La librería ambulante, de Christopher Morley, no es un libro sobre librerías o sobre la pasión de leer. Es verdad que aparece un carromato habilitado como puesto de venta y vivienda que ofrece su mercancía variada (lo mismo Shakespeare que manuales de jardinería o de crianza de perros) por pueblos y caminos. Y que también comparece un pequeño gran hombre, el vendedor, con una habilidad descomunal para convencer a los campesinos que encuentra de que la lectura es una experiencia formidable, placentera y formativa. Pero este hombrecillo es, por encima de todo, un genio del marketing, un viajante con las mejores artes del charlatán.
A La librería ambulante la atraviesa otra ilusión: la libertad, el gozo de andar de acá para allá, sobre todo en verano, sin ruta ni orden prefijado, hablando con la gente confiada y hospitalaria, alojándose en sus casas, decidiendo el rumbo al albur de las circunstancias. También, sufriendo algunas penurias: malhechores de poca monta, tormentas que dejan el cuerpo empapado y aterido, malentendidos con la policía.
Helen McGill, la protagonista, harta de ser la criada de su desatento hermano, se arroja a una aventura quijotesca. Pero ese giro vital no surge de la nada. Está claro que en su interior borboteaban ya las ansias de cambio, de una dosis de épica en su doméstica y previsible existencia. La librería ambulante, ese Parnaso tan bien acondicionado para descansar y exponer los libros, es sólo el vehículo para una vida nueva, volcánica y dichosa.
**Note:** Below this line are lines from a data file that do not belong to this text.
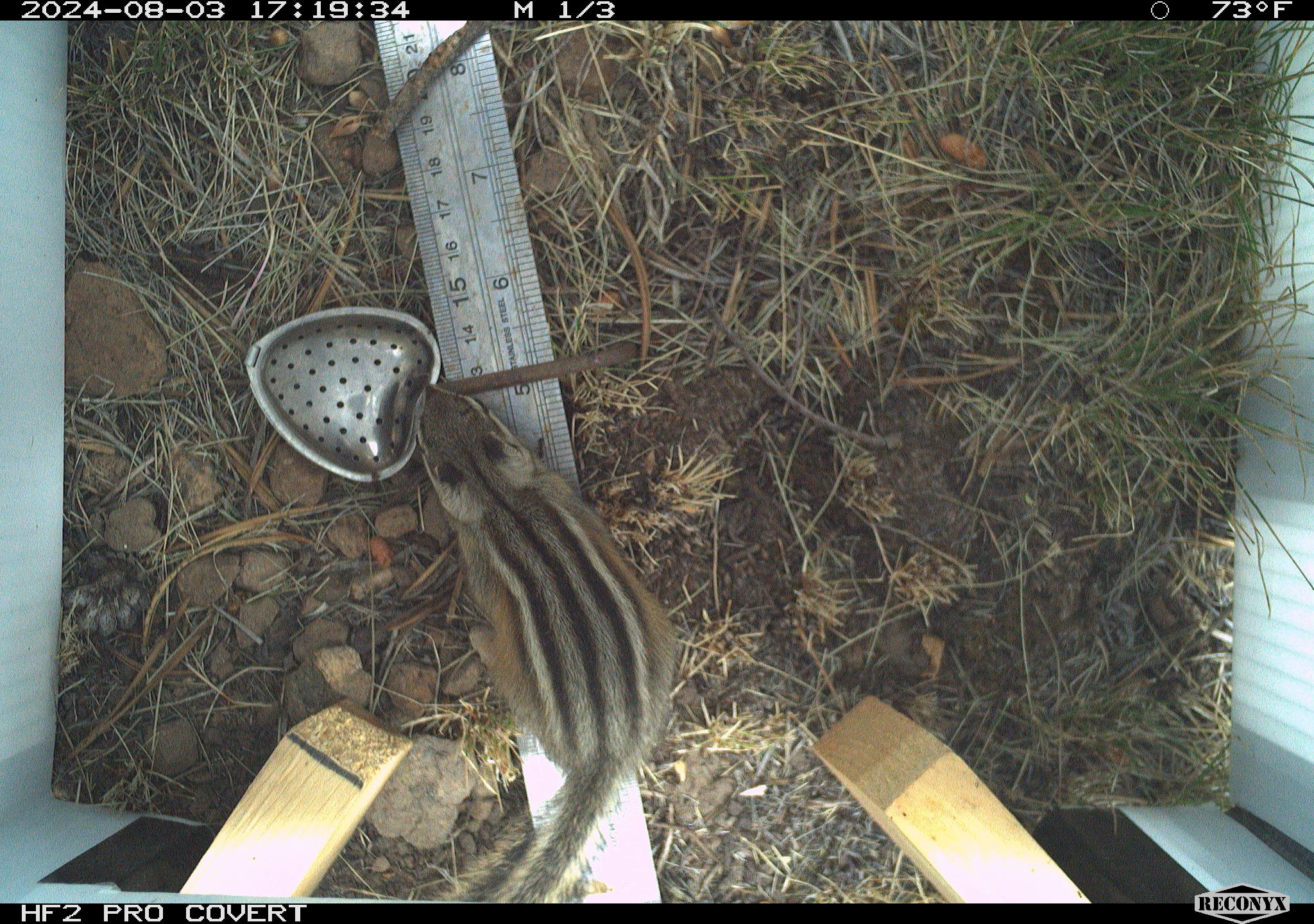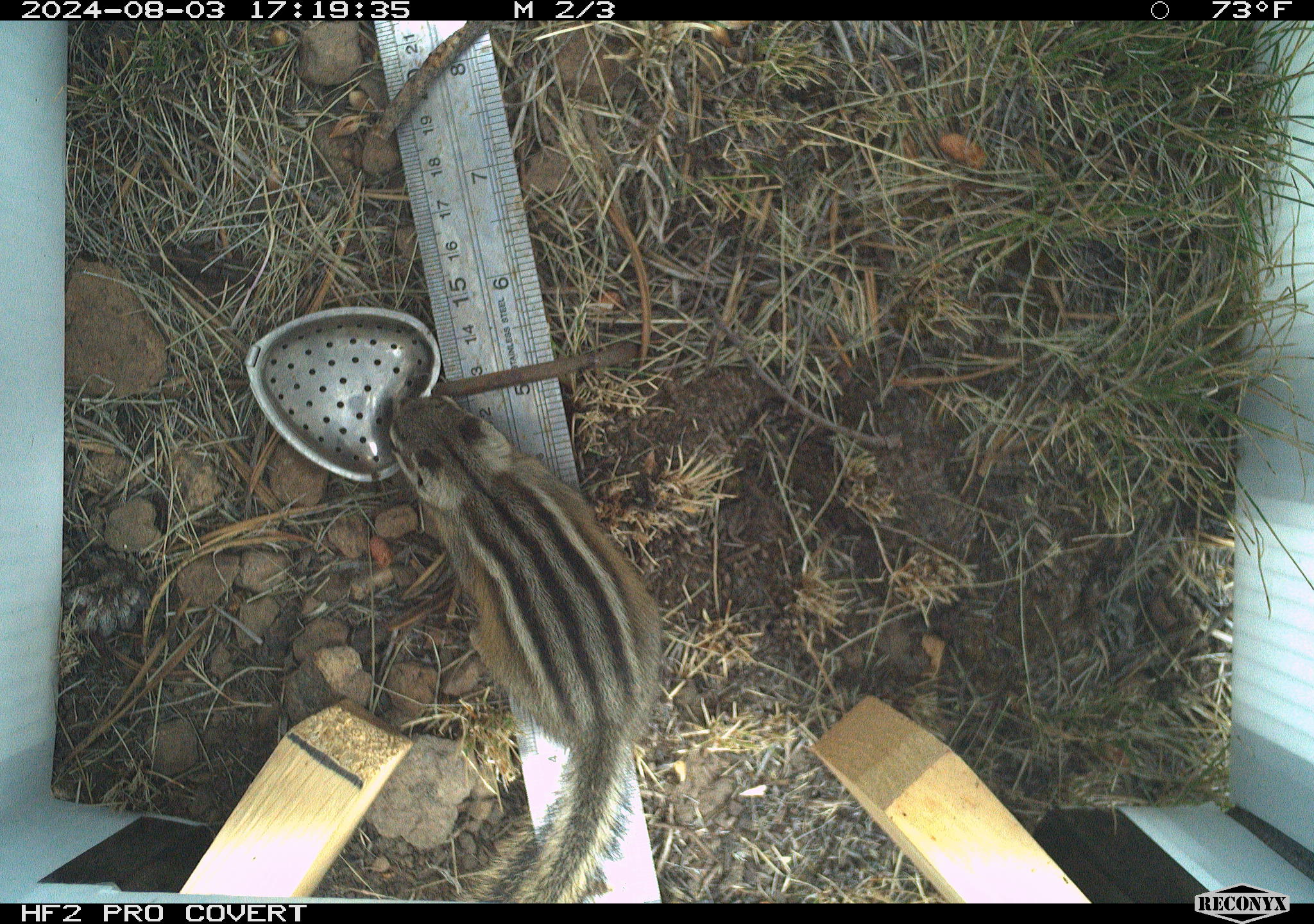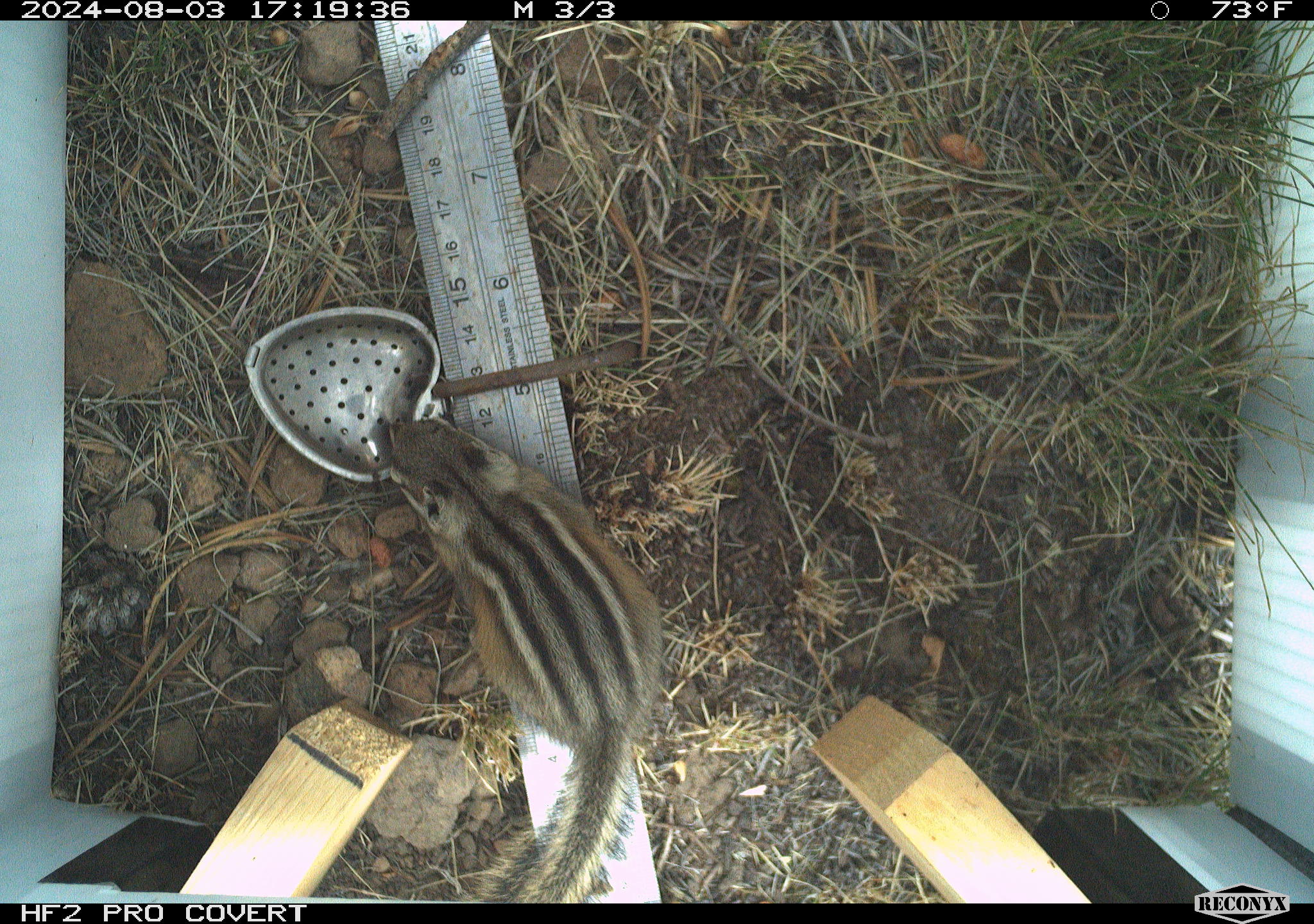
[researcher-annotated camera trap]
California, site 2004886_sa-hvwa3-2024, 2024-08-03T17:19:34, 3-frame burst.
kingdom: Animalia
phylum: Chordata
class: Mammalia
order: Rodentia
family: Sciuridae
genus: Neotamias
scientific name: Neotamias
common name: western chipmunks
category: neotamias species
En todos nosotros laten deseos más o menos acallados de encontrar algo que nos falta, de colmar nuestro espíritu con una felicidad que se nos ha venido escapando. Helen, por fortuna, se topa en el deambular con lo más valioso, el amor y la libertad.
El mundo de La librería ambulante es optimista, ingenuo, confiado. Puede haber en él tedio, sumisión, ignorancia, pobreza. Pero no asoma lo tenebroso, terrible o maligno. La naturaleza es nuestra aliada, los hombres y las mujeres pueden entenderse y ser felices mientras disfrutan de una tarta de arándanos o de unas patatas. Y aunque en ese mundo no se lea nada, existe un respeto a los libros genuino y emocionante. Pasas un par de horas con este canto a la libertad y la aventura y dan ganas de tirarte a la carretera con un par de volúmenes como única provisión.